On Tue, May 24, 2022 at 12:53 AM Feng zhou <zhoufeng.zf@xxxxxxxxxxxxx> wrote:
+static void setup(void)...
+{
+ struct bpf_link *link;
+ int map_fd, i, max_entries;
+
+ setup_libbpf();
+
+ ctx.skel = bpf_map_bench__open_and_load();
+ if (!ctx.skel) {
+ fprintf(stderr, "failed to open skeleton\n");
+ exit(1);
+ }
+
+ link = bpf_program__attach(ctx.skel->progs.benchmark);
+ if (!link) {
+ fprintf(stderr, "failed to attach program!\n");
+ exit(1);
+ }
+
+ //fill hash_map
+ map_fd = bpf_map__fd(ctx.skel->maps.hash_map_bench);
+ max_entries = bpf_map__max_entries(ctx.skel->maps.hash_map_bench);
+ for (i = 0; i < max_entries; i++)
+ bpf_map_update_elem(map_fd, &i, &i, BPF_ANY);
+}
+SEC("fentry/" SYS_PREFIX "sys_getpgid")
+int benchmark(void *ctx)This benchmark is artificial at its extreme.
+{
+ u32 key = bpf_get_prandom_u32();
+ u64 init_val = 1;
+
+ bpf_map_update_elem(&hash_map_bench, &key, &init_val, BPF_ANY);
+ return 0;
+}
First it populates the map till max_entries and then
constantly bounces off the max_entries limit in a bpf prog.

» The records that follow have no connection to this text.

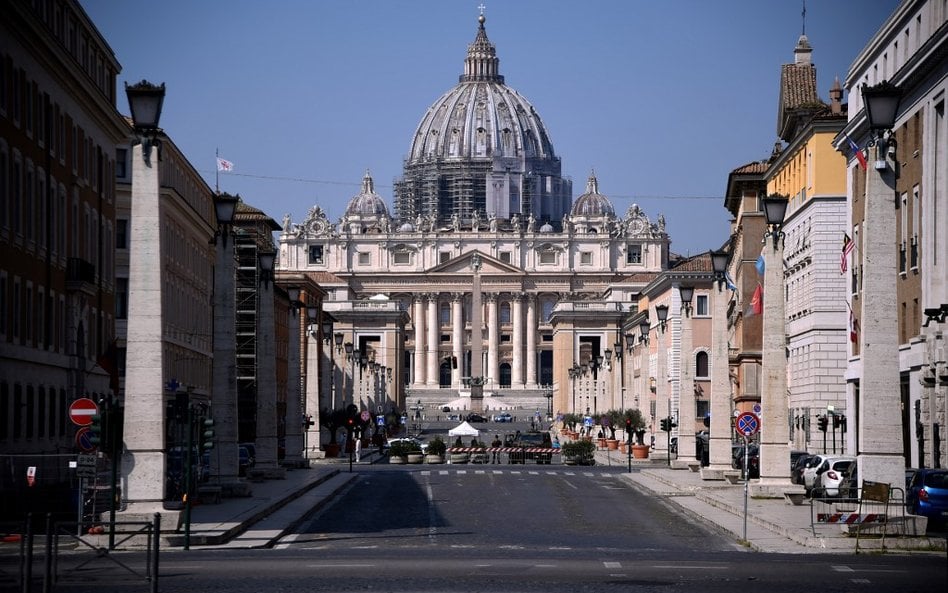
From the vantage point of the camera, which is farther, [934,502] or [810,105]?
[810,105]

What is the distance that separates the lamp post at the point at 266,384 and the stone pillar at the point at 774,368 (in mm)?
13338

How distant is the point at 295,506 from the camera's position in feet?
130

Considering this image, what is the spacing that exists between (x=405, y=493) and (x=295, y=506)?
311 inches

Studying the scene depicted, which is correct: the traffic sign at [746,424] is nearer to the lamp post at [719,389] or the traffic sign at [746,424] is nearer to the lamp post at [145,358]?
the lamp post at [719,389]

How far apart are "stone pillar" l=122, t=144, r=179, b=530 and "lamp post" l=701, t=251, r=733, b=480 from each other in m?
21.2

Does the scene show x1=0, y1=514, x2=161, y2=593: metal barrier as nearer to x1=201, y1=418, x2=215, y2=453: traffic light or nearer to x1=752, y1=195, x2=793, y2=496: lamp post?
x1=201, y1=418, x2=215, y2=453: traffic light

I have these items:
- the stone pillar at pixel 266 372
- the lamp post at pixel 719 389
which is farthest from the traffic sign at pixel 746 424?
the stone pillar at pixel 266 372

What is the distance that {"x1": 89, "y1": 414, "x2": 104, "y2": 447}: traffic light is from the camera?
2798 cm

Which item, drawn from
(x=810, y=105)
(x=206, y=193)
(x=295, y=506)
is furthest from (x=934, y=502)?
(x=206, y=193)

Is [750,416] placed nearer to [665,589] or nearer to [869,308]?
[869,308]

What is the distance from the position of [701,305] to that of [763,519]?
3502 inches

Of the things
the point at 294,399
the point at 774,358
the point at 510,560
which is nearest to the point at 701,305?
the point at 294,399

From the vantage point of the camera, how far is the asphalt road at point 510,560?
72.2ft

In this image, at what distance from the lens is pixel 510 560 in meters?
26.1
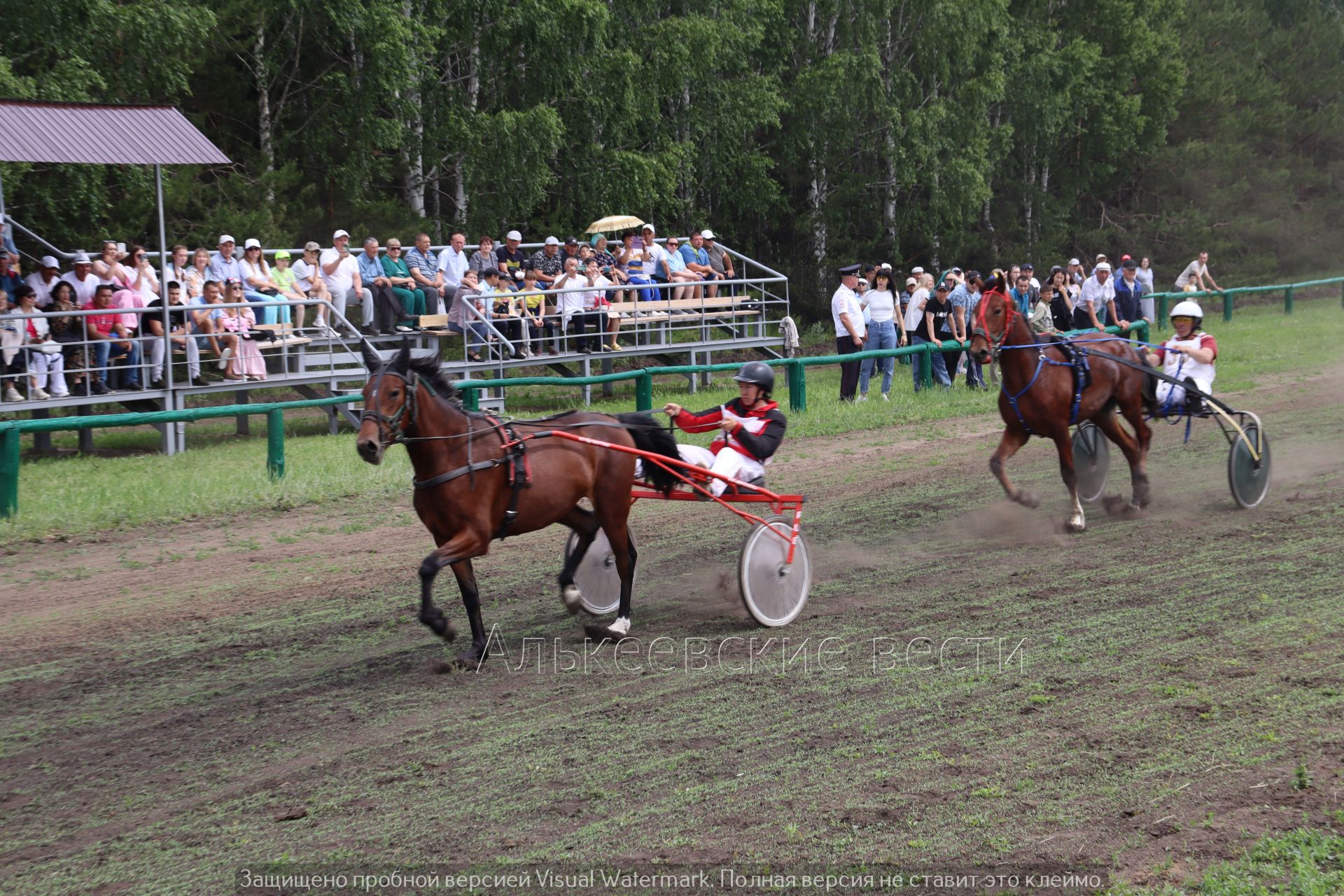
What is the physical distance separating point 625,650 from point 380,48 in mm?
15593

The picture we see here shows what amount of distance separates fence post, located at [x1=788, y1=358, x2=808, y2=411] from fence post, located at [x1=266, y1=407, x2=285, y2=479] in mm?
6559

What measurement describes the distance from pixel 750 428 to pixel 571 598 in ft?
4.97

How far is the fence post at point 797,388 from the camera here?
16375 millimetres

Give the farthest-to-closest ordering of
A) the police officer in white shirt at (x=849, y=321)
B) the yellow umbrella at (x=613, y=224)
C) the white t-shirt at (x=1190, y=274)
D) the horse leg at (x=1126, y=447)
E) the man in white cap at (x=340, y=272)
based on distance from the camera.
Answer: the white t-shirt at (x=1190, y=274)
the yellow umbrella at (x=613, y=224)
the police officer in white shirt at (x=849, y=321)
the man in white cap at (x=340, y=272)
the horse leg at (x=1126, y=447)

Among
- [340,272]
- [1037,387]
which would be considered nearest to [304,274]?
[340,272]

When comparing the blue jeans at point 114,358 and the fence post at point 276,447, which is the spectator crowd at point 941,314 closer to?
the fence post at point 276,447

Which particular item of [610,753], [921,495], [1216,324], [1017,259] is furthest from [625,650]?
[1017,259]

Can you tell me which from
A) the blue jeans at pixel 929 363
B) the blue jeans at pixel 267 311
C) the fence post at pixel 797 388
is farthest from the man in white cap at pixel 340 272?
the blue jeans at pixel 929 363

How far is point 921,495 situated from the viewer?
38.8 feet

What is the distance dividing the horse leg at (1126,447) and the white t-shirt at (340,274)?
32.6 ft

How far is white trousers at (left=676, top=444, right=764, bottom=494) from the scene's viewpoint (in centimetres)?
802

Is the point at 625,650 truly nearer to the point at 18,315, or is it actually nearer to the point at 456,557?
the point at 456,557

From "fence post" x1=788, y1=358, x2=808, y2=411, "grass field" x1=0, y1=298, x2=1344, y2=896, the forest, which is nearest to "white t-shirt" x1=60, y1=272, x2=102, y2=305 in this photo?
the forest

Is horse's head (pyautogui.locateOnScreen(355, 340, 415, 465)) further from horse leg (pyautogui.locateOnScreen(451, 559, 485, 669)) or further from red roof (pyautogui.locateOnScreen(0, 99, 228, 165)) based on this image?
red roof (pyautogui.locateOnScreen(0, 99, 228, 165))
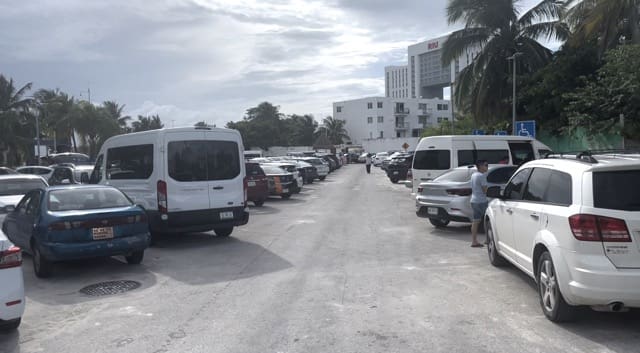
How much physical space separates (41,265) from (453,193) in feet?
28.1

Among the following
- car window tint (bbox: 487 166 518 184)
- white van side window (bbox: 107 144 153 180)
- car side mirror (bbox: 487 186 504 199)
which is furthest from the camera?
car window tint (bbox: 487 166 518 184)

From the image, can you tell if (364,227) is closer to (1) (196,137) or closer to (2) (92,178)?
(1) (196,137)

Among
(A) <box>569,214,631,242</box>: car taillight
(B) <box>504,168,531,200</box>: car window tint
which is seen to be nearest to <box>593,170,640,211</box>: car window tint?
(A) <box>569,214,631,242</box>: car taillight

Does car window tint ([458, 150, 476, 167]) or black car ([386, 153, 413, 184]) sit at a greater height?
car window tint ([458, 150, 476, 167])

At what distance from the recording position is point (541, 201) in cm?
666

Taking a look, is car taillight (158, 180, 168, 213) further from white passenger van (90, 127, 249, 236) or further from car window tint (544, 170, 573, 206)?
car window tint (544, 170, 573, 206)

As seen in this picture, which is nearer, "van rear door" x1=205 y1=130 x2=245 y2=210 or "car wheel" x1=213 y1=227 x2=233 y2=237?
"van rear door" x1=205 y1=130 x2=245 y2=210

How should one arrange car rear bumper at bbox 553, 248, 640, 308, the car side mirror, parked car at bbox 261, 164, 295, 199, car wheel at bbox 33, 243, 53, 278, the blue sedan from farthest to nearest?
parked car at bbox 261, 164, 295, 199
car wheel at bbox 33, 243, 53, 278
the blue sedan
the car side mirror
car rear bumper at bbox 553, 248, 640, 308

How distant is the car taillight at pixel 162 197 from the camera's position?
36.6ft

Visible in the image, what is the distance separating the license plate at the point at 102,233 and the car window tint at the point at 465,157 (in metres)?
11.5

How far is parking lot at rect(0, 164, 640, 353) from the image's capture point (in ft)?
18.2

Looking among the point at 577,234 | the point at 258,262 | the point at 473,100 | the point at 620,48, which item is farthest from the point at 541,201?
the point at 473,100

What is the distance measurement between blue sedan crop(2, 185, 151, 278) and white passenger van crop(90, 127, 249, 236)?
4.76 ft

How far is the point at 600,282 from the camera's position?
210 inches
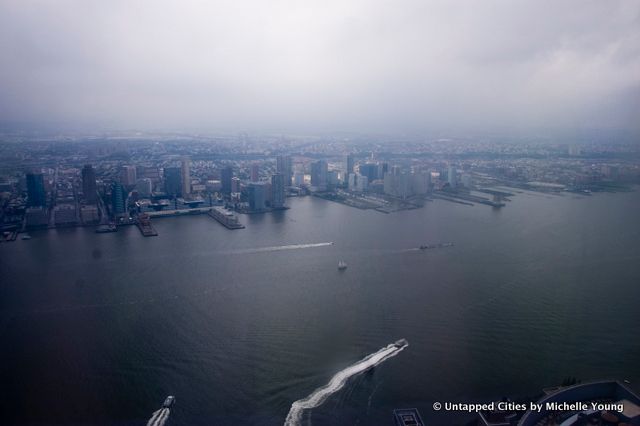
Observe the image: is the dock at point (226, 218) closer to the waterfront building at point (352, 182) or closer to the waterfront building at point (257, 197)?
the waterfront building at point (257, 197)

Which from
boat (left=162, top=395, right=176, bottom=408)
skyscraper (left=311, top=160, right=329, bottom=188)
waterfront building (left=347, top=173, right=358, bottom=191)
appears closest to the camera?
boat (left=162, top=395, right=176, bottom=408)

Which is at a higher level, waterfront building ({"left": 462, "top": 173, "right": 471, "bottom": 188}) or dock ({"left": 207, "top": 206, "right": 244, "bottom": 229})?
waterfront building ({"left": 462, "top": 173, "right": 471, "bottom": 188})

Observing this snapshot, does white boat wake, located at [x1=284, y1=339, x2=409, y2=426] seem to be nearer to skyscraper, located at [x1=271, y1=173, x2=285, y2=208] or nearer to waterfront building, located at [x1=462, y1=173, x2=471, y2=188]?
skyscraper, located at [x1=271, y1=173, x2=285, y2=208]

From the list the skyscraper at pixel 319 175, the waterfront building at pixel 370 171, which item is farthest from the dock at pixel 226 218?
the waterfront building at pixel 370 171

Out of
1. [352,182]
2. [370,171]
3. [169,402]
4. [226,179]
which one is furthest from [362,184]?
[169,402]

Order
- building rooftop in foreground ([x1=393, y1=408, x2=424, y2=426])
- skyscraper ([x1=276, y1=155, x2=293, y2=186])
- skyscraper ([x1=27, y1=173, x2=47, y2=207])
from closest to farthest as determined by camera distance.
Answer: building rooftop in foreground ([x1=393, y1=408, x2=424, y2=426])
skyscraper ([x1=27, y1=173, x2=47, y2=207])
skyscraper ([x1=276, y1=155, x2=293, y2=186])

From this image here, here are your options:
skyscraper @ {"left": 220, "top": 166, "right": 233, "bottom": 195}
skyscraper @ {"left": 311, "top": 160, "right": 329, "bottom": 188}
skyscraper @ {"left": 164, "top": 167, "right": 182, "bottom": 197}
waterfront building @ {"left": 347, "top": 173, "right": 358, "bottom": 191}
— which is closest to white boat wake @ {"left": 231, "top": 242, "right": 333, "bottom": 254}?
skyscraper @ {"left": 164, "top": 167, "right": 182, "bottom": 197}
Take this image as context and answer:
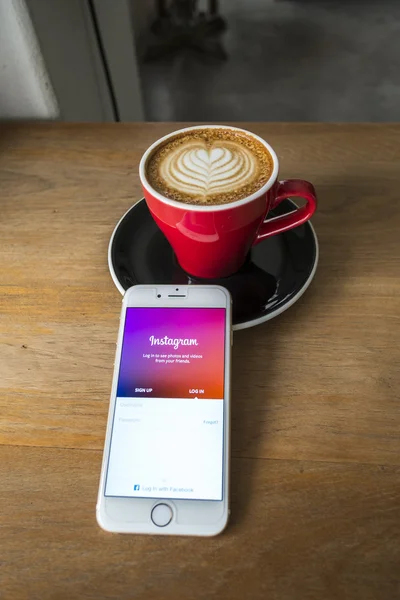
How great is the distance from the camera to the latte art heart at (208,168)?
1.38 ft

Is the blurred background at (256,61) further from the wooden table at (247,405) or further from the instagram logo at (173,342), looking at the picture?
the instagram logo at (173,342)

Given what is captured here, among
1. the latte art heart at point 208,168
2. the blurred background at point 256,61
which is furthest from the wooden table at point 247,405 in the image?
the blurred background at point 256,61

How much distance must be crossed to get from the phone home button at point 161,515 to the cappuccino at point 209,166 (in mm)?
222

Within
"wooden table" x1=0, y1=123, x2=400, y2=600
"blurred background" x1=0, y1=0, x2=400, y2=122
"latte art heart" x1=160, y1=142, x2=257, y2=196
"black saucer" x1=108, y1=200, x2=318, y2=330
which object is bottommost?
"blurred background" x1=0, y1=0, x2=400, y2=122

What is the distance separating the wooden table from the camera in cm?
34

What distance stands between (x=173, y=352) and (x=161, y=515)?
12 centimetres

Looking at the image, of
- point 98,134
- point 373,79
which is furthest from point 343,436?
point 373,79

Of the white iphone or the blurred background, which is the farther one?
the blurred background

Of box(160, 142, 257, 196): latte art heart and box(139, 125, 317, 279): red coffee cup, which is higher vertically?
box(160, 142, 257, 196): latte art heart

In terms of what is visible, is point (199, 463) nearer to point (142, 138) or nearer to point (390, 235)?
point (390, 235)

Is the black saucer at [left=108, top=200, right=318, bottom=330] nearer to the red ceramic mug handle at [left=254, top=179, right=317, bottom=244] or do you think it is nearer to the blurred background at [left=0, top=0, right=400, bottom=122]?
the red ceramic mug handle at [left=254, top=179, right=317, bottom=244]

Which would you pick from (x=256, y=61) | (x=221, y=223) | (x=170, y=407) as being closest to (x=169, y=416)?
(x=170, y=407)

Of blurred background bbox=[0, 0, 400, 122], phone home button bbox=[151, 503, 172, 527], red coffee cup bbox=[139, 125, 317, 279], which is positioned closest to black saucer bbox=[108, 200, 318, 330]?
red coffee cup bbox=[139, 125, 317, 279]

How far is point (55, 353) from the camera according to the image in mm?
443
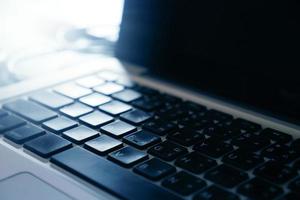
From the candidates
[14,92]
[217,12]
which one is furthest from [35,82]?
[217,12]

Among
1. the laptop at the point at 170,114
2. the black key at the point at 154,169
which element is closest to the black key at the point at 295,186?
the laptop at the point at 170,114

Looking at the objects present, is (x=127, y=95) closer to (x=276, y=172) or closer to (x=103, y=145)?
(x=103, y=145)

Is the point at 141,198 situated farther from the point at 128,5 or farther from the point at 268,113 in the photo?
the point at 128,5

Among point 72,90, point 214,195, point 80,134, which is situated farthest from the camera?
point 72,90

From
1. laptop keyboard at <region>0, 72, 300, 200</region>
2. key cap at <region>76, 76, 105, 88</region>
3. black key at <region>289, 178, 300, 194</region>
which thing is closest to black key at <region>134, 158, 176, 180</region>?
laptop keyboard at <region>0, 72, 300, 200</region>

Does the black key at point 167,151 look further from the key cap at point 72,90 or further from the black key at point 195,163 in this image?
the key cap at point 72,90

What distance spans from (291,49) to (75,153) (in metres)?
0.27

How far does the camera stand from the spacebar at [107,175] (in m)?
0.38

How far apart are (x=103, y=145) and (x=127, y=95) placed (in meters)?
0.13

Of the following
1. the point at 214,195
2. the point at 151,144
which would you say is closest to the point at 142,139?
the point at 151,144

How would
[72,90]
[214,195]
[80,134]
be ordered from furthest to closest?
[72,90] < [80,134] < [214,195]

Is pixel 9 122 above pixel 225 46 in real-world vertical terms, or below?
below

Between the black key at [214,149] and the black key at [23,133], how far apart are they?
170mm

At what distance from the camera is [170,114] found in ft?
1.71
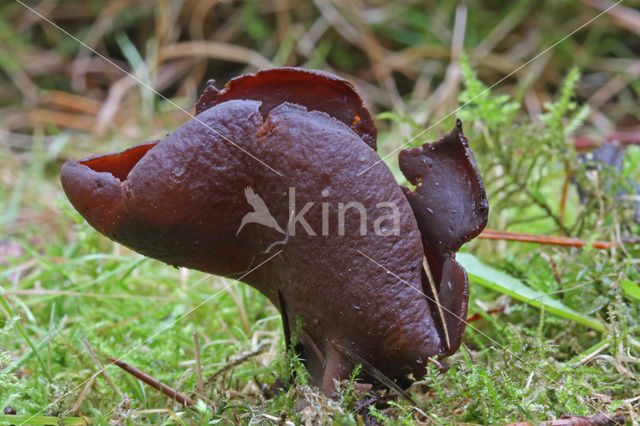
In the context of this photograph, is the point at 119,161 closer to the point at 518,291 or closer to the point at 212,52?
the point at 518,291

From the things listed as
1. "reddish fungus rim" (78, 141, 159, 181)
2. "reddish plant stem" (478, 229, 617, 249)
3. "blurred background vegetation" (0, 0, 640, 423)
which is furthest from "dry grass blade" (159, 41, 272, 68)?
"reddish fungus rim" (78, 141, 159, 181)

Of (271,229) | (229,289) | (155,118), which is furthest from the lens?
(155,118)

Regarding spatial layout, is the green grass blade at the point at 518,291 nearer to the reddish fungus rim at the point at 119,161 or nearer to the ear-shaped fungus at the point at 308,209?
the ear-shaped fungus at the point at 308,209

Sometimes random_u32 will be less than max_entries
and map_update_elem will hit a fast path,
but most of the time it will fail to alloc_htab_elem()
and will fail to map_update_elem.
It does demonstrate that percpu_free_list is inefficient
when it's empty, but there is no way such a microbenchmark
justifies optimizing this corner case.
If there is a production use case please code it up in
a benchmark.
Also there is a lot of other overhead: syscall and atomic-s.
To stress map_update_elem please use a for() loop inside bpf prog.